* _Provided passage_:

Austin Meyer: The Story of the Storyteller

June 11, 2015, 10:40 p.m.

Austin Meyer may be a journalism co-term, but if you were to ask him, he’d be much more inclined to call himself a storyteller than a journalist.

“I like to tell stories that really illuminate parts of the human condition,” Meyer said about the motif of his work. What I like to say about it is that it’s not newsworthy, but it’s life-worthy.”

Despite being someone who embraces telling other people’s stories, he rarely focuses on his own.

His story has taken him from his hometown of Santa Rosa, California, to the Farm’s Laird Q. Cagan Stadium, to the improv stage and now to Baltimore for the opportunity of a lifetime with The New York Times. It is full of disappointment and growth, euphoria and laughter, and a never-ending quest to explore the intricacies of the human condition.

***

After attending countless soccer games to watch his two older brothers Brendan and Jordan, Austin tried out the sport for himself when he was around four years old. Wanting to take his game to the next level, he joined a travel team, Santa Rosa United, five years later and played for it until he was 18.

“When I first joined that level of competition, [my parents] said, ‘All right, we’ll do it for one year and after that we’ll probably move on to something else,’” Meyer said. “My mom said that after that first year she knew we’re going to be in it for the long haul because I just loved it so much.”

Despite playing competitively throughout his youth, it was not a given that Meyer would play in college, and he even described himself as a “very average” player going into his freshman year of high school. But over those next few years, he blossomed into a player talented enough that prospect of playing at the collegiate level suddenly became a reality.

Meyer’s commitment to the Farm in February of his junior year certainly would have surprised his younger self: After all, he grew up a huge Cal fan, as he’d lived only a little over an hour away from Berkeley and his oldest brother Jordan had matriculated there.

“All my birthday parties growing up were at Cal soccer games,” Meyer said. “I’d go to Cal football games, Cal soccer games, I always grew up at that field. I always grew up at those stands, cheering on the Bears, thinking that one day I was going to be a Cal soccer player.”

Despite choosing Stanford’s Maloney Field over Berkeley’s Goldman Field, Meyer did not see much actual action on the field his first two years at Stanford. He ended up redshirting his freshman year, and in the following season, he appeared in only two games off the bench and injured his groin towards the end of the season.

“For most athletes that come in as a freshman, you kind of think you’re hot stuff and then you get a rude awakening that you’re not that special and not that talented,” Meyer said. “So it was tough — I went from being the man to suddenly not seeing any of the field.”

He might have made it onto as talented of a team as Stanford, but he had a lot of growing to do — not only in terms of his athleticism and skill, but also as a team player.

“I think my freshman and sophomore years I was very egotistical and had a pretty selfish approach where I didn’t really have a big picture on what it meant to be on a Stanford athletics team and I was very much concerned on how I was doing personally,” he added.

It would take a coaching shift to push Meyer to reach his potential. When former soccer head coach Bret Simon resigned after 11 years at the helm, current head coach Jeremy Gunn took over, and everything changed.

* _Task brief_: Copy a portion of the Austin Meyer profile word for word, beginning at the words "Austin Meyer may" and stopping after "on his own.". Rely only on the Austin Meyer profile for this work.

* _Entries_:

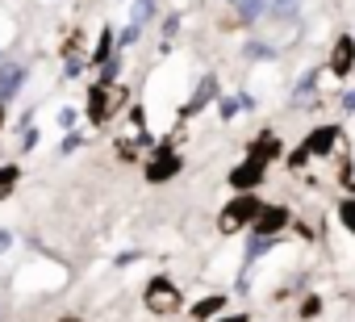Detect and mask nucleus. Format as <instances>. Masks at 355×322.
Masks as SVG:
<instances>
[{
    "label": "nucleus",
    "instance_id": "nucleus-14",
    "mask_svg": "<svg viewBox=\"0 0 355 322\" xmlns=\"http://www.w3.org/2000/svg\"><path fill=\"white\" fill-rule=\"evenodd\" d=\"M0 126H5V101H0Z\"/></svg>",
    "mask_w": 355,
    "mask_h": 322
},
{
    "label": "nucleus",
    "instance_id": "nucleus-10",
    "mask_svg": "<svg viewBox=\"0 0 355 322\" xmlns=\"http://www.w3.org/2000/svg\"><path fill=\"white\" fill-rule=\"evenodd\" d=\"M222 305H226V297H205V301L193 305V318H197V322H209V318H218Z\"/></svg>",
    "mask_w": 355,
    "mask_h": 322
},
{
    "label": "nucleus",
    "instance_id": "nucleus-13",
    "mask_svg": "<svg viewBox=\"0 0 355 322\" xmlns=\"http://www.w3.org/2000/svg\"><path fill=\"white\" fill-rule=\"evenodd\" d=\"M209 322H247V314H230V318H209Z\"/></svg>",
    "mask_w": 355,
    "mask_h": 322
},
{
    "label": "nucleus",
    "instance_id": "nucleus-11",
    "mask_svg": "<svg viewBox=\"0 0 355 322\" xmlns=\"http://www.w3.org/2000/svg\"><path fill=\"white\" fill-rule=\"evenodd\" d=\"M338 222H343V226L355 235V197H347V201L338 205Z\"/></svg>",
    "mask_w": 355,
    "mask_h": 322
},
{
    "label": "nucleus",
    "instance_id": "nucleus-9",
    "mask_svg": "<svg viewBox=\"0 0 355 322\" xmlns=\"http://www.w3.org/2000/svg\"><path fill=\"white\" fill-rule=\"evenodd\" d=\"M276 155H280V138L276 134H259L251 142V159H263V164H268V159H276Z\"/></svg>",
    "mask_w": 355,
    "mask_h": 322
},
{
    "label": "nucleus",
    "instance_id": "nucleus-3",
    "mask_svg": "<svg viewBox=\"0 0 355 322\" xmlns=\"http://www.w3.org/2000/svg\"><path fill=\"white\" fill-rule=\"evenodd\" d=\"M263 172H268V164H263V159H251V155H247L243 164L230 172V189H234V193H251V189L263 180Z\"/></svg>",
    "mask_w": 355,
    "mask_h": 322
},
{
    "label": "nucleus",
    "instance_id": "nucleus-7",
    "mask_svg": "<svg viewBox=\"0 0 355 322\" xmlns=\"http://www.w3.org/2000/svg\"><path fill=\"white\" fill-rule=\"evenodd\" d=\"M175 172H180V159H175V155H167V151H163V155L155 159V164L146 168V180H150V185H163V180H171Z\"/></svg>",
    "mask_w": 355,
    "mask_h": 322
},
{
    "label": "nucleus",
    "instance_id": "nucleus-2",
    "mask_svg": "<svg viewBox=\"0 0 355 322\" xmlns=\"http://www.w3.org/2000/svg\"><path fill=\"white\" fill-rule=\"evenodd\" d=\"M263 205L251 197V193H239L230 205H226V214H222V230H239V226H247V222H255V214H259Z\"/></svg>",
    "mask_w": 355,
    "mask_h": 322
},
{
    "label": "nucleus",
    "instance_id": "nucleus-4",
    "mask_svg": "<svg viewBox=\"0 0 355 322\" xmlns=\"http://www.w3.org/2000/svg\"><path fill=\"white\" fill-rule=\"evenodd\" d=\"M113 101H121V88H109V84H96L92 96H88V117L92 121H105L113 113Z\"/></svg>",
    "mask_w": 355,
    "mask_h": 322
},
{
    "label": "nucleus",
    "instance_id": "nucleus-6",
    "mask_svg": "<svg viewBox=\"0 0 355 322\" xmlns=\"http://www.w3.org/2000/svg\"><path fill=\"white\" fill-rule=\"evenodd\" d=\"M334 142H338V126H318V130L305 138V151H309V155H330Z\"/></svg>",
    "mask_w": 355,
    "mask_h": 322
},
{
    "label": "nucleus",
    "instance_id": "nucleus-8",
    "mask_svg": "<svg viewBox=\"0 0 355 322\" xmlns=\"http://www.w3.org/2000/svg\"><path fill=\"white\" fill-rule=\"evenodd\" d=\"M351 63H355V42H351V38H338V42H334V59H330L334 76H347Z\"/></svg>",
    "mask_w": 355,
    "mask_h": 322
},
{
    "label": "nucleus",
    "instance_id": "nucleus-12",
    "mask_svg": "<svg viewBox=\"0 0 355 322\" xmlns=\"http://www.w3.org/2000/svg\"><path fill=\"white\" fill-rule=\"evenodd\" d=\"M318 310H322V301H318V297H309V301H305V310H301V314H305V318H313V314H318Z\"/></svg>",
    "mask_w": 355,
    "mask_h": 322
},
{
    "label": "nucleus",
    "instance_id": "nucleus-5",
    "mask_svg": "<svg viewBox=\"0 0 355 322\" xmlns=\"http://www.w3.org/2000/svg\"><path fill=\"white\" fill-rule=\"evenodd\" d=\"M288 226V210L284 205H263L259 214H255V230L259 235H276V230H284Z\"/></svg>",
    "mask_w": 355,
    "mask_h": 322
},
{
    "label": "nucleus",
    "instance_id": "nucleus-1",
    "mask_svg": "<svg viewBox=\"0 0 355 322\" xmlns=\"http://www.w3.org/2000/svg\"><path fill=\"white\" fill-rule=\"evenodd\" d=\"M142 301H146V310H155V314H175V310H180V289H175L167 276H155V280L146 285Z\"/></svg>",
    "mask_w": 355,
    "mask_h": 322
}]
</instances>
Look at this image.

* _Exercise result_:
Austin Meyer may be a journalism co-term, but if you were to ask him, he’d be much more inclined to call himself a storyteller than a journalist.

“I like to tell stories that really illuminate parts of the human condition,” Meyer said about the motif of his work. What I like to say about it is that it’s not newsworthy, but it’s life-worthy.”

Despite being someone who embraces telling other people’s stories, he rarely focuses on his own.